**TASK INSTRUCTIONS:** Transcribe the tail of the listing: start at the line containing "nearest to farthest?" and stop after the last line, keeping every character as is and adding nothing.

## begin DATA SUPPLIED

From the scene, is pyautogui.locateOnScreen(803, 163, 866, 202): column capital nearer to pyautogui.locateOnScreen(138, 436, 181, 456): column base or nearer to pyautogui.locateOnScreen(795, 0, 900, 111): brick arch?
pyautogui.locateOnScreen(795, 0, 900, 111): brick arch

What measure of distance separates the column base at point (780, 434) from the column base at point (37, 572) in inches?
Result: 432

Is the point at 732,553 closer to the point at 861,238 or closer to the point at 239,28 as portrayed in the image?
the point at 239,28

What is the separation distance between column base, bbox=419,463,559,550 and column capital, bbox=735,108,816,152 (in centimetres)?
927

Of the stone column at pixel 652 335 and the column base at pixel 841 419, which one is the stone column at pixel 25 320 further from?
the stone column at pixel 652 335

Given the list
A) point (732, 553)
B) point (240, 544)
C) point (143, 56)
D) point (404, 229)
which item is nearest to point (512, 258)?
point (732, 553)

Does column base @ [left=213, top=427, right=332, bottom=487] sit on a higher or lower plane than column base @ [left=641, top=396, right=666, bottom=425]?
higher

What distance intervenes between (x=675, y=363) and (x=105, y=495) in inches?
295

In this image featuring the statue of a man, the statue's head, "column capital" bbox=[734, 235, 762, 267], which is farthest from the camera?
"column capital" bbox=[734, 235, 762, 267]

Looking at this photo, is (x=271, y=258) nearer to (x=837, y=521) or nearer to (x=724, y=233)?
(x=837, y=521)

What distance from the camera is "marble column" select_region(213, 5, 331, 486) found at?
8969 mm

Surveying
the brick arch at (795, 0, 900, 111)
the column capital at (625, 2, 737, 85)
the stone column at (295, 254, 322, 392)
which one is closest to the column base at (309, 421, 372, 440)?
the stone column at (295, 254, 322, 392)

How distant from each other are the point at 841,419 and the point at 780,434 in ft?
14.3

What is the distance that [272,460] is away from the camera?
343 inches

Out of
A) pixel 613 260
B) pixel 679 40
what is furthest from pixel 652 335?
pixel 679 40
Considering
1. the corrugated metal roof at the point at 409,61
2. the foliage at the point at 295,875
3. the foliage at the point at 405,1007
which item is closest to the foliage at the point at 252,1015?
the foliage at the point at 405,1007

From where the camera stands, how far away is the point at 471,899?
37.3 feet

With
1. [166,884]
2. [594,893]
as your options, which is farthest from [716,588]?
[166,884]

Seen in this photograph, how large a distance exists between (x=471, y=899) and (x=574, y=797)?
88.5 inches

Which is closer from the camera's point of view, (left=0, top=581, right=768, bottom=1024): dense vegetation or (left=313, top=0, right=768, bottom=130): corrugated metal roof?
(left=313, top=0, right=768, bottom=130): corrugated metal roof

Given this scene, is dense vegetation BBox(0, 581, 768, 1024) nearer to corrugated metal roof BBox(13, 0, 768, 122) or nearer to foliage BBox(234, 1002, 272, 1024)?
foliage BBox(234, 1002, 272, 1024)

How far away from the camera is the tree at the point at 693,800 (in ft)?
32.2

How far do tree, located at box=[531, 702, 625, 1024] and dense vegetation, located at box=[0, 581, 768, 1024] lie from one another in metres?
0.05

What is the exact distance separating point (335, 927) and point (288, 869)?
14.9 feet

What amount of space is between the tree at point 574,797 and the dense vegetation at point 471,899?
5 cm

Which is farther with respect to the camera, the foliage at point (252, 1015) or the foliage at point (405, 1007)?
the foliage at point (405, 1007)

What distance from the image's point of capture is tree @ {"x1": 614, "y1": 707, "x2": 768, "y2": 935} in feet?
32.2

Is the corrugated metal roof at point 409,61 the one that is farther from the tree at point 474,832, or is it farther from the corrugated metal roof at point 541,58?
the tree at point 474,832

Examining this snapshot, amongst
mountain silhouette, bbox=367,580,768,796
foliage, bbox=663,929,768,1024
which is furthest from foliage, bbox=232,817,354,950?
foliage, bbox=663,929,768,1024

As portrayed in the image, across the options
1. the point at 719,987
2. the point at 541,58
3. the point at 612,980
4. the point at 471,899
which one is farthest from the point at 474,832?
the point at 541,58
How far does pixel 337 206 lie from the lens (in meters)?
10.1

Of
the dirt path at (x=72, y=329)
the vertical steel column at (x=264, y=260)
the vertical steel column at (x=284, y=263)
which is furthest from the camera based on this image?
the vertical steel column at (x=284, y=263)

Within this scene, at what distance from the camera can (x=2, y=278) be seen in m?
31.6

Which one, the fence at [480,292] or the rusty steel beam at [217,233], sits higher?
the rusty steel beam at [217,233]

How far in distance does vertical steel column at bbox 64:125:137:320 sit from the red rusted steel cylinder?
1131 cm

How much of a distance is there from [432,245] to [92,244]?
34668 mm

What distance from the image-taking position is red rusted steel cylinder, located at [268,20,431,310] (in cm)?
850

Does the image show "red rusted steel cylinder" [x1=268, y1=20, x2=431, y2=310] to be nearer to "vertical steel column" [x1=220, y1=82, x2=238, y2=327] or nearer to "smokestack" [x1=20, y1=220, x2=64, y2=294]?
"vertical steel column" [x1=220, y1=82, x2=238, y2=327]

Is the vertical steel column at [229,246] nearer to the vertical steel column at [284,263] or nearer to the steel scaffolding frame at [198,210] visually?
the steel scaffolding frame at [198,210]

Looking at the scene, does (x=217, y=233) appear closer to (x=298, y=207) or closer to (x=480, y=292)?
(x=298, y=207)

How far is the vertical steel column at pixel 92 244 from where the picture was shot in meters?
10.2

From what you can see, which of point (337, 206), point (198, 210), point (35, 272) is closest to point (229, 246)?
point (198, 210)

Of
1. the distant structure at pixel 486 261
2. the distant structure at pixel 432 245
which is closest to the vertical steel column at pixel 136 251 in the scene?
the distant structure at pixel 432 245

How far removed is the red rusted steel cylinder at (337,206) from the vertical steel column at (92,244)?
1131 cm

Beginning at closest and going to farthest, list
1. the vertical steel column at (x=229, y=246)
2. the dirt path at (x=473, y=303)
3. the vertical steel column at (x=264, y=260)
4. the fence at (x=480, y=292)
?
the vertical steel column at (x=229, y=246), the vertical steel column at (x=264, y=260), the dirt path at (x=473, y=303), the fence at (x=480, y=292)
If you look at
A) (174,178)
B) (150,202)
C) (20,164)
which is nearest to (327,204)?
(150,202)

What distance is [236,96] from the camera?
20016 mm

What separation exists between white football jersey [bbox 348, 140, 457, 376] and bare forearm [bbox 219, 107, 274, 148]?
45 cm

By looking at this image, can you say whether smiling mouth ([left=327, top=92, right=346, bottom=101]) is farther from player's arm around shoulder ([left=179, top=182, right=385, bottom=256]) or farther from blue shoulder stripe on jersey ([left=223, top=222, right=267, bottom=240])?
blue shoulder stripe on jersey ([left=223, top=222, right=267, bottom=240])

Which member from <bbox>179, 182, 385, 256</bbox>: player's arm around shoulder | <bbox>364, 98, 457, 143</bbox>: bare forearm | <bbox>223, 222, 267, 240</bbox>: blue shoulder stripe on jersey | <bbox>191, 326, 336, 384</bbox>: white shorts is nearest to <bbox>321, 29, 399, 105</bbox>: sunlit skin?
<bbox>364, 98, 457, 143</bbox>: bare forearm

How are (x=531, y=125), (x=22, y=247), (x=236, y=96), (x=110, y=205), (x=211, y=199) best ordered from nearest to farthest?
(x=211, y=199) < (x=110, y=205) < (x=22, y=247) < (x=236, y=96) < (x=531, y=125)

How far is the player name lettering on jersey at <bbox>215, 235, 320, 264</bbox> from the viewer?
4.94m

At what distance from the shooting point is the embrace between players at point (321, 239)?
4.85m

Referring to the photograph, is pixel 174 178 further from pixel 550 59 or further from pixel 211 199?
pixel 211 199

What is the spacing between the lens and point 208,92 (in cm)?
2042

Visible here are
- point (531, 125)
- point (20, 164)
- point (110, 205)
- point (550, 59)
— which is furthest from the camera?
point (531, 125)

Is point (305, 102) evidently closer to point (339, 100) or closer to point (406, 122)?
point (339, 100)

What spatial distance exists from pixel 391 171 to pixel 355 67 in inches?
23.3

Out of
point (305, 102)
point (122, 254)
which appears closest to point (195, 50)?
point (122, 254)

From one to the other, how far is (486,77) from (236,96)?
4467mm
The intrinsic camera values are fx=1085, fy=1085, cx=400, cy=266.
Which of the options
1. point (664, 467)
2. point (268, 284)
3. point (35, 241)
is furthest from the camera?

## end DATA SUPPLIED

**THE SOLUTION:**
How are (x=531, y=125), (x=22, y=247), (x=236, y=96), (x=110, y=205), (x=211, y=199) best ordered from nearest to farthest?
(x=211, y=199) < (x=110, y=205) < (x=22, y=247) < (x=236, y=96) < (x=531, y=125)

How far is the player name lettering on jersey at <bbox>215, 235, 320, 264</bbox> from the viewer?
4.94m

At what distance from the shooting point is the embrace between players at point (321, 239)?
4.85m

Referring to the photograph, is pixel 174 178 further from pixel 550 59 or further from pixel 211 199?
pixel 211 199

What is the spacing between the lens and point 208,92 (in cm)?
2042

Visible here are
- point (531, 125)
- point (20, 164)
- point (110, 205)
- point (550, 59)
— which is furthest from the camera?
point (531, 125)

Is point (305, 102) evidently closer to point (339, 100) or closer to point (406, 122)?
point (339, 100)

What spatial distance exists from pixel 391 171 to pixel 355 67 in inches?
23.3

Out of
point (305, 102)
point (122, 254)
which appears closest to point (195, 50)?
point (122, 254)

From one to the other, how far is (486,77) from (236,96)?
4467mm
The intrinsic camera values are fx=1085, fy=1085, cx=400, cy=266.
Which of the options
1. point (664, 467)
2. point (268, 284)
3. point (35, 241)
is furthest from the camera?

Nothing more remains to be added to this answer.